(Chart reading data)

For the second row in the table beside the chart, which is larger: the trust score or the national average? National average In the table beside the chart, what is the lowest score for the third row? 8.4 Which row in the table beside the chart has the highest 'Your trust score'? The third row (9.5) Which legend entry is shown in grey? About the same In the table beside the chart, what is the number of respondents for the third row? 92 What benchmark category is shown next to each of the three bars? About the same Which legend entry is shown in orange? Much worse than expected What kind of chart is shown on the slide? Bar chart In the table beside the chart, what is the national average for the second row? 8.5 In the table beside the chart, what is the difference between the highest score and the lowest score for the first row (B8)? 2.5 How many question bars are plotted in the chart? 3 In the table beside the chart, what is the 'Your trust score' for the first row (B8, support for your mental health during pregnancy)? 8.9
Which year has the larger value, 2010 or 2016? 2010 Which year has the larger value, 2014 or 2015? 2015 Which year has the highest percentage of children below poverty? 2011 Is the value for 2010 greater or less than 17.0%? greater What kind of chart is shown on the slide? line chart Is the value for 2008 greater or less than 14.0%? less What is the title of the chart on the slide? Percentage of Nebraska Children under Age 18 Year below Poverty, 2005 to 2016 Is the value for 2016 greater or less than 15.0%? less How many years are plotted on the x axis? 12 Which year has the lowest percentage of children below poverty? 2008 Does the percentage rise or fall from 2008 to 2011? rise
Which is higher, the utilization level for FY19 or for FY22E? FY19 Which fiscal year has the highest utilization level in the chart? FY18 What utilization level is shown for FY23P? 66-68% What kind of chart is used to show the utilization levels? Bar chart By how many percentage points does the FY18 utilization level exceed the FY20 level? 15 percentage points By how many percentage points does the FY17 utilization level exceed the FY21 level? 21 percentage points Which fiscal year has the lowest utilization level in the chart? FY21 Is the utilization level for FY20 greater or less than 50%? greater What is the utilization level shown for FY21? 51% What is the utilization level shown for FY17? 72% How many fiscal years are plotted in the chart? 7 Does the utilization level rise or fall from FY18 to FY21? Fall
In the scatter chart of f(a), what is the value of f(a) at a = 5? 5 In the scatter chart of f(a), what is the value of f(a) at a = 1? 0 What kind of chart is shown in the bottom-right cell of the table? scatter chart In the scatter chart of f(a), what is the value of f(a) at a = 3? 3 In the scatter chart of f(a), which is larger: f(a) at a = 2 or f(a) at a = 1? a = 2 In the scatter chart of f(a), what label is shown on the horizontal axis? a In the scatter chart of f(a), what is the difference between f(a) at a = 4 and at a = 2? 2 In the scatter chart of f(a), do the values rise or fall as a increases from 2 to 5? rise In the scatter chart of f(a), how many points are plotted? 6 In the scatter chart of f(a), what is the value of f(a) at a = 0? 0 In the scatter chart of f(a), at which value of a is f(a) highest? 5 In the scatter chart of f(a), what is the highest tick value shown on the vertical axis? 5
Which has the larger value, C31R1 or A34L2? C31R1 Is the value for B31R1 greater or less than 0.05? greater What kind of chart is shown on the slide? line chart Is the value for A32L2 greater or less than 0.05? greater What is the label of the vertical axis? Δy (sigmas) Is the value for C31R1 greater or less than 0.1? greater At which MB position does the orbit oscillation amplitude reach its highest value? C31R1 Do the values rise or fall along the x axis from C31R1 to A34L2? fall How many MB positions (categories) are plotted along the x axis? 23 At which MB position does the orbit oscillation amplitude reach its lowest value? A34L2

**Task description**
Rewrite the data above, changing each "larger" to "bigger" and leaving everything else the same.

**Result below**
For the second row in the table beside the chart, which is bigger: the trust score or the national average? National average In the table beside the chart, what is the lowest score for the third row? 8.4 Which row in the table beside the chart has the highest 'Your trust score'? The third row (9.5) Which legend entry is shown in grey? About the same In the table beside the chart, what is the number of respondents for the third row? 92 What benchmark category is shown next to each of the three bars? About the same Which legend entry is shown in orange? Much worse than expected What kind of chart is shown on the slide? Bar chart In the table beside the chart, what is the national average for the second row? 8.5 In the table beside the chart, what is the difference between the highest score and the lowest score for the first row (B8)? 2.5 How many question bars are plotted in the chart? 3 In the table beside the chart, what is the 'Your trust score' for the first row (B8, support for your mental health during pregnancy)? 8.9
Which year has the bigger value, 2010 or 2016? 2010 Which year has the bigger value, 2014 or 2015? 2015 Which year has the highest percentage of children below poverty? 2011 Is the value for 2010 greater or less than 17.0%? greater What kind of chart is shown on the slide? line chart Is the value for 2008 greater or less than 14.0%? less What is the title of the chart on the slide? Percentage of Nebraska Children under Age 18 Year below Poverty, 2005 to 2016 Is the value for 2016 greater or less than 15.0%? less How many years are plotted on the x axis? 12 Which year has the lowest percentage of children below poverty? 2008 Does the percentage rise or fall from 2008 to 2011? rise
Which is higher, the utilization level for FY19 or for FY22E? FY19 Which fiscal year has the highest utilization level in the chart? FY18 What utilization level is shown for FY23P? 66-68% What kind of chart is used to show the utilization levels? Bar chart By how many percentage points does the FY18 utilization level exceed the FY20 level? 15 percentage points By how many percentage points does the FY17 utilization level exceed the FY21 level? 21 percentage points Which fiscal year has the lowest utilization level in the chart? FY21 Is the utilization level for FY20 greater or less than 50%? greater What is the utilization level shown for FY21? 51% What is the utilization level shown for FY17? 72% How many fiscal years are plotted in the chart? 7 Does the utilization level rise or fall from FY18 to FY21? Fall
In the scatter chart of f(a), what is the value of f(a) at a = 5? 5 In the scatter chart of f(a), what is the value of f(a) at a = 1? 0 What kind of chart is shown in the bottom-right cell of the table? scatter chart In the scatter chart of f(a), what is the value of f(a) at a = 3? 3 In the scatter chart of f(a), which is bigger: f(a) at a = 2 or f(a) at a = 1? a = 2 In the scatter chart of f(a), what label is shown on the horizontal axis? a In the scatter chart of f(a), what is the difference between f(a) at a = 4 and at a = 2? 2 In the scatter chart of f(a), do the values rise or fall as a increases from 2 to 5? rise In the scatter chart of f(a), how many points are plotted? 6 In the scatter chart of f(a), what is the value of f(a) at a = 0? 0 In the scatter chart of f(a), at which value of a is f(a) highest? 5 In the scatter chart of f(a), what is the highest tick value shown on the vertical axis? 5
Which has the bigger value, C31R1 or A34L2? C31R1 Is the value for B31R1 greater or less than 0.05? greater What kind of chart is shown on the slide? line chart Is the value for A32L2 greater or less than 0.05? greater What is the label of the vertical axis? Δy (sigmas) Is the value for C31R1 greater or less than 0.1? greater At which MB position does the orbit oscillation amplitude reach its highest value? C31R1 Do the values rise or fall along the x axis from C31R1 to A34L2? fall How many MB positions (categories) are plotted along the x axis? 23 At which MB position does the orbit oscillation amplitude reach its lowest value? A34L2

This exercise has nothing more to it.